Records appear below. Give all of them again, exactly.

* _INPUT DATA_:
################

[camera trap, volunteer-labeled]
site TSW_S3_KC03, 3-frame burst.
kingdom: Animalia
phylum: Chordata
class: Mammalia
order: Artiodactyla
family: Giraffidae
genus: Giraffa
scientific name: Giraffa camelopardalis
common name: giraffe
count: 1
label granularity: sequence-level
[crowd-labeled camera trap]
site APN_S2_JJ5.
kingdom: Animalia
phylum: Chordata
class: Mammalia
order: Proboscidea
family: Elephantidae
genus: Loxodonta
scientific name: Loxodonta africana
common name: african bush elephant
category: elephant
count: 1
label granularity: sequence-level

################

* _WRITTEN RESPONSE_:
[camera trap, volunteer-labeled]
site TSW_S3_KC03, 3-frame burst.
kingdom: Animalia
phylum: Chordata
class: Mammalia
order: Artiodactyla
family: Giraffidae
genus: Giraffa
scientific name: Giraffa camelopardalis
common name: giraffe
count: 1
label granularity: sequence-level
[crowd-labeled camera trap]
site APN_S2_JJ5.
kingdom: Animalia
phylum: Chordata
class: Mammalia
order: Proboscidea
family: Elephantidae
genus: Loxodonta
scientific name: Loxodonta africana
common name: african bush elephant
category: elephant
count: 1
label granularity: sequence-level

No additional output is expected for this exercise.